Excerpt
====
# Stallion ring - anyone used one?



## applecart14 (8 July 2011)

Has anyone ever used a stallion ring?  My horse has just finished the second week of box rest for a suspensory injury and the vets due out on Monday to re-scan and hopefully he can then get turned out in the paddock.  The vet asked me to walk him twice a day for 15 mins a time and then handgraze him once a day for 15 mins (horse suffers from mild colicy bouts so vet says grass going through him is good idea).  I've been religously following the vets instructions and Bailey has been really good but over the last couple of days Bailey (17.1hh WB) has been getting a little bit over exhuberant and last night reared up to full height in front of me.  Luckily I had my hat on (decided it might be a good idea the day before) and he had on his bridle so I was able to control him but it really shook me up.  

My friend lent me her stallion ring last night and we had a trial walk in it, and it seemed quite good.  Here is a photo of one (first picture).  My IT dept have blocked me from doing the link of the actual image as they have deemed it 'adult material'!!! HAHA.

http://www.google.co.uk/images?hl=en&source=hp&biw=&bih=&q=stallion+ring&oi=image_result_group&sa=X

How did your horse get on with wearing one of these gadgets?


----------



## xloopylozzax (8 July 2011)

you mean a chifney?


----------



## xloopylozzax (8 July 2011)

i hope to god you dont mean the thing in the link!


----------



## appylass (8 July 2011)

xloopylozzax said:



			i hope to god you dont mean the thing in the link! 

Click to expand...

I thought 'chifney' then looked at the link  I'm bemused by this post too!


----------



## martlin (8 July 2011)

errmmm, I do hope you meant chifney


----------



## much-jittering (8 July 2011)

Oh my ears and whiskers, who knew such things existed *blushes vigourously*

What do you actually mean? maybe you should draw it in paint and show us lol

Eta - this is a chifney btw


----------



## lucemoose (8 July 2011)

http://www.equiport.co.uk/products/detail/controller_headcollar/448/

u mean this instead of that exciting link!!!


----------



## much-jittering (8 July 2011)

I've never seen one of them in my life. What's the principle? (You learn something new everyday)


----------



## phantomhorse (8 July 2011)

Do you mean one of these?







Yes, always. Ive used one for about 5 years and bought mine on eBay. Its called a "stephens controller halter". Dont go for the cheaper ones made by Mikmar BTW. They are rubbish. I read a post on here about them and wouldnt buy one even though they are alot cheaper.


----------



## rhino (8 July 2011)

Yes I have used one for a connie stallion (the stephens halter phantomhorse mentioned, NOT the other thing!!)

And I think your IT department was right!


----------



## HappyHorses:) (8 July 2011)

Sniggers at Applecarts link . .  .


----------



## OneInAMillion (9 July 2011)

Thank god the actual link was posted... 
I was busy wondering how on earth that thing could be attached to a horse


----------



## applecart14 (11 July 2011)
====
Entries shown
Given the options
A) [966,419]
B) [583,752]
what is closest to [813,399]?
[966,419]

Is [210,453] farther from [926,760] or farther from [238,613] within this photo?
====
Instructions
1/ Write out the section of the stallion ring thread that opens with the words containing "Has anyone ever" and closes with "shook me up.".
2/ Write what comes next in the stallion ring thread, picking up from its last line.

Results of the exercise
1/
Has anyone ever used a stallion ring?  My horse has just finished the second week of box rest for a suspensory injury and the vets due out on Monday to re-scan and hopefully he can then get turned out in the paddock.  The vet asked me to walk him twice a day for 15 mins a time and then handgraze him once a day for 15 mins (horse suffers from mild colicy bouts so vet says grass going through him is good idea).  I've been religously following the vets instructions and Bailey has been really good but over the last couple of days Bailey (17.1hh WB) has been getting a little bit over exhuberant and last night reared up to full height in front of me.  Luckily I had my hat on (decided it might be a good idea the day before) and he had on his bridle so I was able to control him but it really shook me up.

2/
lucemoose said:



http://www.equiport.co.uk/products/detail/controller_headcollar/448/

u mean this instead of that exciting link!!!
		
Click to expand...

Yes This link.  I was told it was called a stallion ring.   x 50!! 

Its been really effective with my box rested horse.  He's still reared with me when I walk him in hand but his rears are only very small in comparrison to when he had his bridle on.  

How funny about the link I did earlier!


----------



## applecart14 (11 July 2011)

xloopylozzax said:



			i hope to god you dont mean the thing in the link! 

Click to expand...

No the first picture in the link!!!  OMG I see what you mean (just looked at the link)!! No wonder IT banned it!! LOL


----------



## NELSON11 (12 July 2011)

As the owner of this headcollar you borrowed Applecart, I would like you to tell me what sort of pornography equipment you are posting on a public forum. Tut tut what will the neighbours say

Ha ha


----------



## rambling (12 July 2011)

I was in a livery yard that had one for use in those sort of circumstances, horses on box rest being walked out or brought out for grass, a very strong badly mannered cob being led in and out . 

They called it a Goresbridge noseband .

It wouldn't be used often just to save someone who might be in danger of injury when dealing with an extreme situation . 

It only comes into play when the horse forgets his manners and any horse I have seen it on has remembered his manners very quickly when wearing it. The bolshy cob might need to have a few days of wearing it a couple of times a year. 
I think I would prefer it to a rope halter because it doesn't close around the muzzle but bumps the horse on the nose when he pushes forward into it. The horse can take the pressure off himself instantaneously once he learns how it works .


----------



## rhino (16 April 2012)

Phillip2012 said:



			I have experienced very similar. It provides much more control.
		
Click to expand...

You've experienced it personally or you've used it on a horse?


----------



## sam3domynant (17 April 2012)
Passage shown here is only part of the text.